Reizthema Metropolgesetz und Blick nach vorn

Schnell kreiste der Dialog auf der Bühne dann um das sogenannte Metropolgesetz, das der Hessische Landtag kürzlich leicht modifiziert bis 2029 fortgeschrieben hatte – setzt die Novelle doch mit Blick auf Zuschnitt und Aufgaben des Regionalverbands einen wichtigen gesetzgeberischen Rahmen für die Kernregion von FrankfurtRheinMain. Der Tenor: skeptisch bis enttäuscht. „Kein Fortschritt", „der große Wurf ist ausgeblieben", „die Landesregierung hat Angst vor der Metropolregion", „wir müssen viel mehr Tempo machen" – so lauteten einige Bewertungen der Diskutanten. Doch machten sie gleichzeitig klar: Wir lassen uns in unseren Bemühungen für ein gemeinsames regionales Agieren nicht unterkriegen.

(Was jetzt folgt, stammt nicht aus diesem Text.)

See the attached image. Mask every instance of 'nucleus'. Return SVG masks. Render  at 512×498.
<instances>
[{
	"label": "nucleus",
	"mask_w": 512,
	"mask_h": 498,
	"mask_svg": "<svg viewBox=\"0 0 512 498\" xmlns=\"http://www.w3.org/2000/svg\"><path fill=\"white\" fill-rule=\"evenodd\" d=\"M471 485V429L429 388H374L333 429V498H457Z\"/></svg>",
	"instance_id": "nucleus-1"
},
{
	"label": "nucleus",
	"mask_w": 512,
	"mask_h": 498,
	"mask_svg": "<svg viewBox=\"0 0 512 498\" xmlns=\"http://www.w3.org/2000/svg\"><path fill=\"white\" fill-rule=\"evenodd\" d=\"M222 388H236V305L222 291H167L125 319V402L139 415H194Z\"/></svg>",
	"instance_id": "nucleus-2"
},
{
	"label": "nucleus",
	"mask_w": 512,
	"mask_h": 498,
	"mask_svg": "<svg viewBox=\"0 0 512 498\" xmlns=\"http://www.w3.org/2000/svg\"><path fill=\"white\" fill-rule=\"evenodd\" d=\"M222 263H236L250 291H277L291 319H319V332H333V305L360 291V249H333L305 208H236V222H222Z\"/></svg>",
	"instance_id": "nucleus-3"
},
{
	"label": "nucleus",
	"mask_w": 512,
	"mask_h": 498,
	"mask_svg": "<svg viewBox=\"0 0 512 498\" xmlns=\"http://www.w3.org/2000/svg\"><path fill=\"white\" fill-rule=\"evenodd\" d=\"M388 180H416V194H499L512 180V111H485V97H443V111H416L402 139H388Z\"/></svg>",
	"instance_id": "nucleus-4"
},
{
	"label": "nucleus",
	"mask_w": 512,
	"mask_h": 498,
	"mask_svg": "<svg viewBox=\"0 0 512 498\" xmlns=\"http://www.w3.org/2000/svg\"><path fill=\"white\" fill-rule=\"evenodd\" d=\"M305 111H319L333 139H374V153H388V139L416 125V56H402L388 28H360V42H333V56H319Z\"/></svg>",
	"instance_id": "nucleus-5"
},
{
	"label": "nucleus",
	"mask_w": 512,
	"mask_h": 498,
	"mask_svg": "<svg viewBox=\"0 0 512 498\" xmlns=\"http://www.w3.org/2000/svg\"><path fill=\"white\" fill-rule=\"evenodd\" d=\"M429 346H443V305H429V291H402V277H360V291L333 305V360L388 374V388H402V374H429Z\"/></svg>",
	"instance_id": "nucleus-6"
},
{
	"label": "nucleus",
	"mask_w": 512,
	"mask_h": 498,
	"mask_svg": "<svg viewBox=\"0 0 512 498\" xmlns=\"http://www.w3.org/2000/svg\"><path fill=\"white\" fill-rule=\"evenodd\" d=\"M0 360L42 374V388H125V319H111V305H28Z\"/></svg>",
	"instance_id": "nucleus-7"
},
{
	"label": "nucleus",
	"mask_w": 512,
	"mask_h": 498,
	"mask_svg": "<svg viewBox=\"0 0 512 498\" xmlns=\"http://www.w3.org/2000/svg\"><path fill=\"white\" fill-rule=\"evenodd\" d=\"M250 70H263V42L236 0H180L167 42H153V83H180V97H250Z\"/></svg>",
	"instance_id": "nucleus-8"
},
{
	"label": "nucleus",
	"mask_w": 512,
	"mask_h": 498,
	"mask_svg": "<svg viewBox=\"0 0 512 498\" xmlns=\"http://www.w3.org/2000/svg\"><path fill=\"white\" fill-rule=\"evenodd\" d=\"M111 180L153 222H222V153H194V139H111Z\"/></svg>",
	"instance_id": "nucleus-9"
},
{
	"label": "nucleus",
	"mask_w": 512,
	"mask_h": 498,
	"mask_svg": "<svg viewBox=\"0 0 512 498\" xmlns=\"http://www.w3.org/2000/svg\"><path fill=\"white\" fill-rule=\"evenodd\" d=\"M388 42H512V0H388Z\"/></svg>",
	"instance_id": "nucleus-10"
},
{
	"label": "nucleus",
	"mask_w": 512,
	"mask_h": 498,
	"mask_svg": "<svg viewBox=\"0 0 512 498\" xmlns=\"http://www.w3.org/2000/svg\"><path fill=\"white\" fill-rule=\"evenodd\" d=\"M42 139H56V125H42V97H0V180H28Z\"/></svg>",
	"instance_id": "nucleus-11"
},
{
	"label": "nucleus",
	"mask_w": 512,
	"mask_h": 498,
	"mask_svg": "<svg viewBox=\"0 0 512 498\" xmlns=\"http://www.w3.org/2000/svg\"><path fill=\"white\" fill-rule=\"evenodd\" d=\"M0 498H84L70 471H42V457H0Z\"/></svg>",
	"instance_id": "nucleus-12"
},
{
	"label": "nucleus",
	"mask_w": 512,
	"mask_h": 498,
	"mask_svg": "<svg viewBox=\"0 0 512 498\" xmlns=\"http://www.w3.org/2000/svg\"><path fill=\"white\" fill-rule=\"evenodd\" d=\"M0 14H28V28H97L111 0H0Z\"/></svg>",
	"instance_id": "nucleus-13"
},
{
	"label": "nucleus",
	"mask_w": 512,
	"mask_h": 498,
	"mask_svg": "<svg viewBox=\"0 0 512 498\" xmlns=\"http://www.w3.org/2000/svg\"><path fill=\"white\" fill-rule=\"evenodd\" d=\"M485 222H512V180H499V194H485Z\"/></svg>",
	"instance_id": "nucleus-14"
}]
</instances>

OB Ebeling aus der rheinland-pfälzischen Hauptstadt Mainz: „Wenn sich Landräte, Oberbürgermeister und andere Akteure verständigen und eng zusammenschließen, können wir dennoch Druck auf die Länderregierungen ausüben." „Wenn es nicht von oben geht, dann eben von unten", pflichtete ihm der Frankfurter OB ganz im „Geiste der Paulskirche" zum Schluss bei. Auch ein Staatsvertrag, der die länderübergreifende Zusammenarbeit verbindlich fixiert und den die Wirtschaftsinitiative seit langem fordert, ist für Feldmann nicht vom Tisch.

Ob der OB damit die Tür für eine neue Qualität der regionalen Zusammenarbeit aufgestoßen hat? Das muss sich zeigen. Ausgeschlossen erscheint hier nichts. Wegweisend dürfte in jedem Fall die kommende hessische Landtagswahl werden.